I found a clean and bullet-proof solution. Here the code:
First, a extension to convert a XmlDocument to XElement:
/// <summary> Convert XML Document to XDocument </summary>
/// <param name="xmlDocument">Attached XML Document</param>
public static XDocument fwToXDocument(this XmlDocument xmlDocument)
{
using (XmlNodeReader xmlNodeReader = new XmlNodeReader(xmlDocument))
{
xmlNodeReader.MoveToContent();
return XDocument.Load(xmlNodeReader);
}
}
The complete function:
private DataTable clipboardExcelToDataTable(bool blnFirstRowHasHeader = false)
{
string strTime = "S " + DateTime.Now.ToString("mm:ss:fff");
var clipboard = Clipboard.GetDataObject();
if (!clipboard.GetDataPresent("XML Spreadsheet")) return null;
strTime += "\r\nRead " + DateTime.Now.ToString("mm:ss:fff");
StreamReader streamReader = new StreamReader((MemoryStream)clipboard.GetData("XML Spreadsheet"));
strTime += "\r\nFinish read " + DateTime.Now.ToString("mm:ss:fff");
streamReader.BaseStream.SetLength(streamReader.BaseStream.Length - 1);
XmlDocument xmlDocument = new XmlDocument();
xmlDocument.LoadXml(streamReader.ReadToEnd());
strTime += "\r\nRead XML Document " + DateTime.Now.ToString("mm:ss:fff");
XNamespace ssNs = "urn:schemas-microsoft-com:office:spreadsheet";
DataTable dtData = new DataTable();
var linqRows = xmlDocument.fwToXDocument().Descendants(ssNs + "Row").ToList<XElement>();
for (int x = 0; x < linqRows.Max(a => a.Descendants(ssNs + "Cell").Count()); x++)
dtData.Columns.Add("Column " + (x + 1).ToString());
int intCol = 0;
DataRow drCurrent;
linqRows.ForEach(rowElement =>
{
intCol = 0;
drCurrent = dtData.Rows.Add();
rowElement.Descendants(ssNs + "Cell")
.ToList<XElement>()
.ForEach(cell => drCurrent[intCol++] = cell.Value);
});
if (blnFirstRowHasHeader)
{
int x = 0;
foreach (DataColumn dcCurrent in dtData.Columns)

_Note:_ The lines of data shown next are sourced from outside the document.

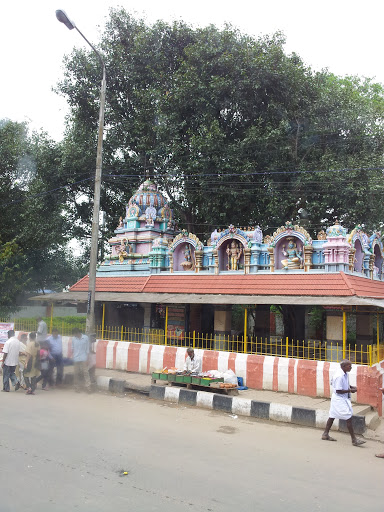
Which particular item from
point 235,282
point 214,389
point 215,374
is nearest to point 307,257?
point 235,282

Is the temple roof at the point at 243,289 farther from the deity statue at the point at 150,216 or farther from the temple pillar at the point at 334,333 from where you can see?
the deity statue at the point at 150,216

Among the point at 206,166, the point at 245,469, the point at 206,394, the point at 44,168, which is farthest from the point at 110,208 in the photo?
the point at 245,469

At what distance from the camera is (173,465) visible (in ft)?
21.6

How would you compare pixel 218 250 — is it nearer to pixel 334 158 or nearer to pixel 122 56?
pixel 334 158

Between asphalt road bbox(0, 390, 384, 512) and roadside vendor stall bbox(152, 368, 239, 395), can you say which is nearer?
asphalt road bbox(0, 390, 384, 512)

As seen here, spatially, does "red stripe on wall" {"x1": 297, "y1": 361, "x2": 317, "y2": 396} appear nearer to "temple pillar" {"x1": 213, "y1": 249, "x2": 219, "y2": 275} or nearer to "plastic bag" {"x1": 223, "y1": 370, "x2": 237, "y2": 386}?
"plastic bag" {"x1": 223, "y1": 370, "x2": 237, "y2": 386}

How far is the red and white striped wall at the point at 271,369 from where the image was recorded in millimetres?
10938

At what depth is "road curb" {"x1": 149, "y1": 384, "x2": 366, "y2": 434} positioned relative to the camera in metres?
9.34

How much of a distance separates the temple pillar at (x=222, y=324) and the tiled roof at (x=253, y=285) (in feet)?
3.39

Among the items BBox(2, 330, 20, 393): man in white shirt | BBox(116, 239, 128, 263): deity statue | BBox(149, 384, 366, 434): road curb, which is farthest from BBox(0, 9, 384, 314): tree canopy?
BBox(2, 330, 20, 393): man in white shirt

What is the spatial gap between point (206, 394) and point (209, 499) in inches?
224

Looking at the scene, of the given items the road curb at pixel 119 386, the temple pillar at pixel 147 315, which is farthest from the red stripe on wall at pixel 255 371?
the temple pillar at pixel 147 315

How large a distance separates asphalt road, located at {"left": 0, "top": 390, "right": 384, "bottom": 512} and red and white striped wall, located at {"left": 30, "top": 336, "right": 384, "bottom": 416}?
7.73 ft

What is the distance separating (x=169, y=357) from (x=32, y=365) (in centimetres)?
403
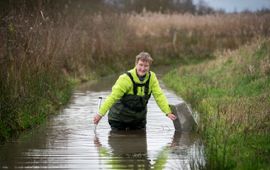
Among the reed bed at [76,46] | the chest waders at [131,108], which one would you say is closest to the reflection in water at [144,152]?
the chest waders at [131,108]

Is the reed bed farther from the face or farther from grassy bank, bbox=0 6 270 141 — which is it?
the face

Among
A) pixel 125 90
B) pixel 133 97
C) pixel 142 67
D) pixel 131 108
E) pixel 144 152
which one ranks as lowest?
pixel 144 152

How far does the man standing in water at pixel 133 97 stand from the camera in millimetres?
11453

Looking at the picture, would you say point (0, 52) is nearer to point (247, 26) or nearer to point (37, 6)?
point (37, 6)

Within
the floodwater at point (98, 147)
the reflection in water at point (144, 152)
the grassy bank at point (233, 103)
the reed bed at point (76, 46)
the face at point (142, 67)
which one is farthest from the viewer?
the reed bed at point (76, 46)

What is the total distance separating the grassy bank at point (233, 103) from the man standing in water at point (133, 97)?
1105 millimetres

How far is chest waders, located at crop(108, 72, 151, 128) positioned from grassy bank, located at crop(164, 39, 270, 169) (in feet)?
3.73

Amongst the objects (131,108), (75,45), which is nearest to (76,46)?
(75,45)

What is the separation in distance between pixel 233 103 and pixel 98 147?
3.51 meters

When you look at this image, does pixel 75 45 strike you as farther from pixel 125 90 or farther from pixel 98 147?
pixel 98 147

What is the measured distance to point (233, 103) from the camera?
12.8 metres

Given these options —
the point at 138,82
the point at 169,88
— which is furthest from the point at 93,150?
the point at 169,88

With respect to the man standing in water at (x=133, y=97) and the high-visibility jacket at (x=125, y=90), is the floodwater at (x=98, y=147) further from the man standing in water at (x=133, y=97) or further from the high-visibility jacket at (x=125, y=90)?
the high-visibility jacket at (x=125, y=90)

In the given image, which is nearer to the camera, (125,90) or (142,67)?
(142,67)
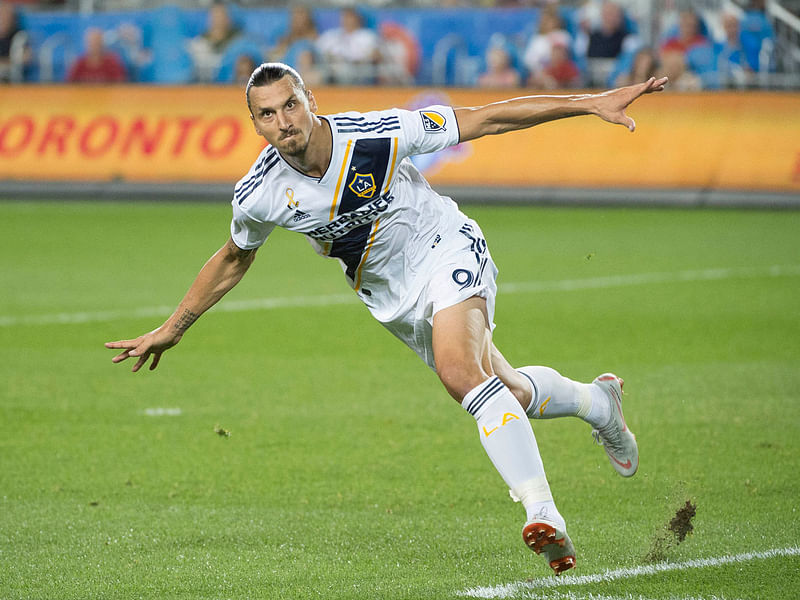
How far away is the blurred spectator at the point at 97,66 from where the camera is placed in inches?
879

dcCurrent.ColumnName = dtData.Rows[0][x++].ToString();
dtData.Rows.RemoveAt(0);
}
strTime += "\r\nF " + DateTime.Now.ToString("mm:ss:fff");
return dtData;
}
The process takes ~15 seconds to read ~25,000 rows.
Works perfectly for any kind of data. Basically, the method creates a grid with the same structure of the Excel WorkSheet. Merge of rows or columns will fill up the first cell able. All columns will be string DataType by default.